Please set out all the rows below as a Markdown table with the columns "No." and "Text", one numbered entry per line and blank lines left out.

┌─ DATA ROWS

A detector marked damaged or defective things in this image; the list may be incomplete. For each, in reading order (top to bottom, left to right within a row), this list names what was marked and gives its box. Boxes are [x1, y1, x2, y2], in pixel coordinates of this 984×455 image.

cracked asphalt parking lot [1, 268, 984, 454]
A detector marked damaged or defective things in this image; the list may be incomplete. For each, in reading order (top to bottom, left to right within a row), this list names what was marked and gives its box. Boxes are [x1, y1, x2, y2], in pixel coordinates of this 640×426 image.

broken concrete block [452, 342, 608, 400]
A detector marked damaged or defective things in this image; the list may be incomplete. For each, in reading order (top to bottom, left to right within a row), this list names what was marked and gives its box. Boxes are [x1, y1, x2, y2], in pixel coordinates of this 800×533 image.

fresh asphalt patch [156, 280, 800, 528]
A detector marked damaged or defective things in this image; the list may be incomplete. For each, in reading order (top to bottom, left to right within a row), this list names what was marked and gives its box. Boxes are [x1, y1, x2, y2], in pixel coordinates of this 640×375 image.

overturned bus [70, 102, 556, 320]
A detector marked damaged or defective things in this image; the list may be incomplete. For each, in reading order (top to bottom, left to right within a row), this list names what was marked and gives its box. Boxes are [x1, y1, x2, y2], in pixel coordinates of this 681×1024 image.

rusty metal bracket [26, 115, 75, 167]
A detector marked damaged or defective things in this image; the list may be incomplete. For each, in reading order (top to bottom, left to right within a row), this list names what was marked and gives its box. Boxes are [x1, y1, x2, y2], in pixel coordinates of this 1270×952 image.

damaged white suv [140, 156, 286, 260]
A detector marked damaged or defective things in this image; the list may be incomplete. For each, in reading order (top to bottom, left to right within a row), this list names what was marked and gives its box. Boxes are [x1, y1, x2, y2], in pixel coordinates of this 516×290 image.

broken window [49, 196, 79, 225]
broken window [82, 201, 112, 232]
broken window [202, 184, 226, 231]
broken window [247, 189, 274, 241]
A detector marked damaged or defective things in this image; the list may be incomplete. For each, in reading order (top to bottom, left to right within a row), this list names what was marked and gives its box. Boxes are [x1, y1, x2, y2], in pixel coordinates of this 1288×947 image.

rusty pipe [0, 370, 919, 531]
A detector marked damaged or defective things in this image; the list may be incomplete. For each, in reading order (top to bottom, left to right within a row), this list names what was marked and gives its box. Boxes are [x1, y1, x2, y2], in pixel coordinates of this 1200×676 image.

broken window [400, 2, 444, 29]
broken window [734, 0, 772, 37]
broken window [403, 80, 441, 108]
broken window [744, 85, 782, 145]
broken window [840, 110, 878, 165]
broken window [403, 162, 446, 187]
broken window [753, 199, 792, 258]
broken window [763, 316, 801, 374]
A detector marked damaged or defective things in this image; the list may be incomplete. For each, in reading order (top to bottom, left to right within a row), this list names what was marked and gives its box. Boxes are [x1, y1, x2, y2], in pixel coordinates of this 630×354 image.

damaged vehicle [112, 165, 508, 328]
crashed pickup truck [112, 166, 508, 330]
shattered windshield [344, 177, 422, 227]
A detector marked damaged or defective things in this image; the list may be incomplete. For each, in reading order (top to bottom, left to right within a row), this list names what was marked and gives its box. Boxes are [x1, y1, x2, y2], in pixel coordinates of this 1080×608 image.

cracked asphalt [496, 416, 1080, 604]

└─

## RESPONSE
| No. | Text |
|---|---|
| 1 | A detector marked damaged or defective things in this image; the list may be incomplete. For each, in reading order (top to bottom, left to right within a row), this list names what was marked and gives its box. Boxes are [x1, y1, x2, y2], in pixel coordinates of this 984×455 image. |
| 2 | cracked asphalt parking lot [1, 268, 984, 454] |
| 3 | A detector marked damaged or defective things in this image; the list may be incomplete. For each, in reading order (top to bottom, left to right within a row), this list names what was marked and gives its box. Boxes are [x1, y1, x2, y2], in pixel coordinates of this 640×426 image. |
| 4 | broken concrete block [452, 342, 608, 400] |
| 5 | A detector marked damaged or defective things in this image; the list may be incomplete. For each, in reading order (top to bottom, left to right within a row), this list names what was marked and gives its box. Boxes are [x1, y1, x2, y2], in pixel coordinates of this 800×533 image. |
| 6 | fresh asphalt patch [156, 280, 800, 528] |
| 7 | A detector marked damaged or defective things in this image; the list may be incomplete. For each, in reading order (top to bottom, left to right within a row), this list names what was marked and gives its box. Boxes are [x1, y1, x2, y2], in pixel coordinates of this 640×375 image. |
| 8 | overturned bus [70, 102, 556, 320] |
| 9 | A detector marked damaged or defective things in this image; the list may be incomplete. For each, in reading order (top to bottom, left to right within a row), this list names what was marked and gives its box. Boxes are [x1, y1, x2, y2], in pixel coordinates of this 681×1024 image. |
| 10 | rusty metal bracket [26, 115, 75, 167] |
| 11 | A detector marked damaged or defective things in this image; the list may be incomplete. For each, in reading order (top to bottom, left to right within a row), this list names what was marked and gives its box. Boxes are [x1, y1, x2, y2], in pixel coordinates of this 1270×952 image. |
| 12 | damaged white suv [140, 156, 286, 260] |
| 13 | A detector marked damaged or defective things in this image; the list may be incomplete. For each, in reading order (top to bottom, left to right within a row), this list names what was marked and gives its box. Boxes are [x1, y1, x2, y2], in pixel coordinates of this 516×290 image. |
| 14 | broken window [49, 196, 79, 225] |
| 15 | broken window [82, 201, 112, 232] |
| 16 | broken window [202, 184, 226, 231] |
| 17 | broken window [247, 189, 274, 241] |
| 18 | A detector marked damaged or defective things in this image; the list may be incomplete. For each, in reading order (top to bottom, left to right within a row), this list names what was marked and gives its box. Boxes are [x1, y1, x2, y2], in pixel coordinates of this 1288×947 image. |
| 19 | rusty pipe [0, 370, 919, 531] |
| 20 | A detector marked damaged or defective things in this image; the list may be incomplete. For each, in reading order (top to bottom, left to right within a row), this list names what was marked and gives its box. Boxes are [x1, y1, x2, y2], in pixel coordinates of this 1200×676 image. |
| 21 | broken window [400, 2, 444, 29] |
| 22 | broken window [734, 0, 772, 37] |
| 23 | broken window [403, 80, 441, 108] |
| 24 | broken window [744, 85, 782, 145] |
| 25 | broken window [840, 110, 878, 165] |
| 26 | broken window [403, 162, 446, 187] |
| 27 | broken window [753, 199, 792, 258] |
| 28 | broken window [763, 316, 801, 374] |
| 29 | A detector marked damaged or defective things in this image; the list may be incomplete. For each, in reading order (top to bottom, left to right within a row), this list names what was marked and gives its box. Boxes are [x1, y1, x2, y2], in pixel coordinates of this 630×354 image. |
| 30 | damaged vehicle [112, 165, 508, 328] |
| 31 | crashed pickup truck [112, 166, 508, 330] |
| 32 | shattered windshield [344, 177, 422, 227] |
| 33 | A detector marked damaged or defective things in this image; the list may be incomplete. For each, in reading order (top to bottom, left to right within a row), this list names what was marked and gives its box. Boxes are [x1, y1, x2, y2], in pixel coordinates of this 1080×608 image. |
| 34 | cracked asphalt [496, 416, 1080, 604] |